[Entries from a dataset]
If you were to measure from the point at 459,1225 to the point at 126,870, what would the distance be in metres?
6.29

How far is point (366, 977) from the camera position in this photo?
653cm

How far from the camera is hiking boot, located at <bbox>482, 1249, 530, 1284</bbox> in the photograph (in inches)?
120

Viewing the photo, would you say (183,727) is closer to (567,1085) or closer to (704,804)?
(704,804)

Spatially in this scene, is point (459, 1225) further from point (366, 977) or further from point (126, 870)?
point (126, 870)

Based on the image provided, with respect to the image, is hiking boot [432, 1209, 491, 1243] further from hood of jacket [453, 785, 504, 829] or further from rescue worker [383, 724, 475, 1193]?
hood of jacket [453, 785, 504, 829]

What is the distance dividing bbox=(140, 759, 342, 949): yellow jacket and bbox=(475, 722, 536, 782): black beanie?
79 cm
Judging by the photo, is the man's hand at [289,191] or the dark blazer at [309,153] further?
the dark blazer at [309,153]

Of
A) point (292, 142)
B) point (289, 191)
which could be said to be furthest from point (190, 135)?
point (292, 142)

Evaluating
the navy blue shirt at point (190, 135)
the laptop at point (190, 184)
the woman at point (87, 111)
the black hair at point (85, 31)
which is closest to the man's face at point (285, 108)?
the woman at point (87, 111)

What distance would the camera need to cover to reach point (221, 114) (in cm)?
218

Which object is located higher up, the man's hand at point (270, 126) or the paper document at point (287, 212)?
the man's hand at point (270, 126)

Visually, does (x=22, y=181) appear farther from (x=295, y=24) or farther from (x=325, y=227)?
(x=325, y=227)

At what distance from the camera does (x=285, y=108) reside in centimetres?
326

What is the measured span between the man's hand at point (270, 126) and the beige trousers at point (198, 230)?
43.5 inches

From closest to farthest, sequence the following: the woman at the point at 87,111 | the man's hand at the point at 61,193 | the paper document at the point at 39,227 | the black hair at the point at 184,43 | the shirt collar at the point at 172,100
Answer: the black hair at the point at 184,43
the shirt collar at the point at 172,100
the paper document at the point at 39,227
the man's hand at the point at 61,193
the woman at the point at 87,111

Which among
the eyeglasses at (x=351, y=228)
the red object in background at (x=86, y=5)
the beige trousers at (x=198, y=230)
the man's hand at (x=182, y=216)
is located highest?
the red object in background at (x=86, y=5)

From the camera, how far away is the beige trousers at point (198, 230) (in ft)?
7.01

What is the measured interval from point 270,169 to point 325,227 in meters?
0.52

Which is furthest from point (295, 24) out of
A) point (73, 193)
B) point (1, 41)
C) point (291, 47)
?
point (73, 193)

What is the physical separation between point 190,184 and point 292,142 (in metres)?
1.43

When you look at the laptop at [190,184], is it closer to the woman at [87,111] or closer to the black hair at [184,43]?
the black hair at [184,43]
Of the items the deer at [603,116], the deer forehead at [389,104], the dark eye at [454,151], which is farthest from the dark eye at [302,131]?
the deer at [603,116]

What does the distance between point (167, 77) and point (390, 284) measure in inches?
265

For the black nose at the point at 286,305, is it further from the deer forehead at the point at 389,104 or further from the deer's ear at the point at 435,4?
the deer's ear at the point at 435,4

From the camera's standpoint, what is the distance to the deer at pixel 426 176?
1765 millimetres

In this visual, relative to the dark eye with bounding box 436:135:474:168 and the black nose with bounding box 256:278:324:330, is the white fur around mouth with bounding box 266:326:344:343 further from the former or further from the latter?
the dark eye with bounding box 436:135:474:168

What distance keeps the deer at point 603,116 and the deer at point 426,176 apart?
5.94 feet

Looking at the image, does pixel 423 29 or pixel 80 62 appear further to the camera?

WHAT IS NEEDED: Reproduce every one of the entries above word for word, without altering anything.

TASK RESULT:
If you were to measure from the point at 459,1225 to the point at 126,870, what would the distance be in metres?
6.29

How far is point (366, 977) from the camera position in this photo?
653cm

How far from the camera is hiking boot, located at <bbox>482, 1249, 530, 1284</bbox> in the photograph (in inches)?
120

Viewing the photo, would you say (183,727) is closer to (567,1085) or closer to (704,804)?
(704,804)

Spatially in this scene, is point (459, 1225) further from point (366, 977) or further from point (126, 870)?
point (126, 870)

Based on the image provided, with respect to the image, is hiking boot [432, 1209, 491, 1243] further from hood of jacket [453, 785, 504, 829] or further from rescue worker [383, 724, 475, 1193]?
hood of jacket [453, 785, 504, 829]

What is the distance dividing bbox=(140, 759, 342, 949): yellow jacket and bbox=(475, 722, 536, 782): black beanie?
79 cm
Judging by the photo, is the man's hand at [289,191] or the dark blazer at [309,153] further?
the dark blazer at [309,153]

Of
A) point (292, 142)
B) point (289, 191)
which could be said to be furthest from point (190, 135)?
point (292, 142)

Evaluating
the navy blue shirt at point (190, 135)
the laptop at point (190, 184)
the woman at point (87, 111)
the black hair at point (85, 31)
which is closest to the man's face at point (285, 108)?
the woman at point (87, 111)

What distance would the camera need to cover to reach point (221, 114) (in cm)?
218

Which object is located higher up, the man's hand at point (270, 126) or the paper document at point (287, 212)?
the man's hand at point (270, 126)

Visually, does (x=22, y=181) appear farther from (x=295, y=24) or farther from (x=325, y=227)?
(x=325, y=227)

At what distance from the camera does (x=285, y=108) reside in centimetres?
326

What is the measured span between the man's hand at point (270, 126) and the beige trousers at point (198, 230)?
43.5 inches

From closest to farthest, sequence the following: the woman at the point at 87,111 | the man's hand at the point at 61,193 | the paper document at the point at 39,227 | the black hair at the point at 184,43 | the shirt collar at the point at 172,100
Answer: the black hair at the point at 184,43
the shirt collar at the point at 172,100
the paper document at the point at 39,227
the man's hand at the point at 61,193
the woman at the point at 87,111

Which among
the eyeglasses at (x=351, y=228)
the red object in background at (x=86, y=5)
the beige trousers at (x=198, y=230)
the man's hand at (x=182, y=216)
is located highest?
the red object in background at (x=86, y=5)

From the camera, how far away is the beige trousers at point (198, 230) (in ft)?
7.01

What is the measured interval from point 270,169 to point 325,227 in meters?
0.52

Which is furthest from point (295, 24) out of
A) point (73, 193)
B) point (1, 41)
C) point (291, 47)
?
point (73, 193)

What is the physical separation between point 190,184 and point 292,142 (in metres)?
1.43

When you look at the laptop at [190,184], is it closer to the woman at [87,111] or closer to the black hair at [184,43]?
the black hair at [184,43]
Of the items the deer at [603,116], the deer forehead at [389,104], the dark eye at [454,151], which is farthest from the dark eye at [302,131]?
the deer at [603,116]

What does the distance between point (167, 77) and point (390, 284) measure in inches?
265

For the black nose at the point at 286,305, is it further from the deer forehead at the point at 389,104 or further from the deer's ear at the point at 435,4?
the deer's ear at the point at 435,4

From the camera's standpoint, what is the distance to the deer at pixel 426 176?
1765 millimetres

In this visual, relative to the dark eye with bounding box 436:135:474:168 and the black nose with bounding box 256:278:324:330, is the white fur around mouth with bounding box 266:326:344:343 further from the former or further from the latter?
the dark eye with bounding box 436:135:474:168

What distance keeps the deer at point 603,116 and the deer at point 426,176 apart?
5.94 feet

Looking at the image, does pixel 423 29 or pixel 80 62 appear further to the camera?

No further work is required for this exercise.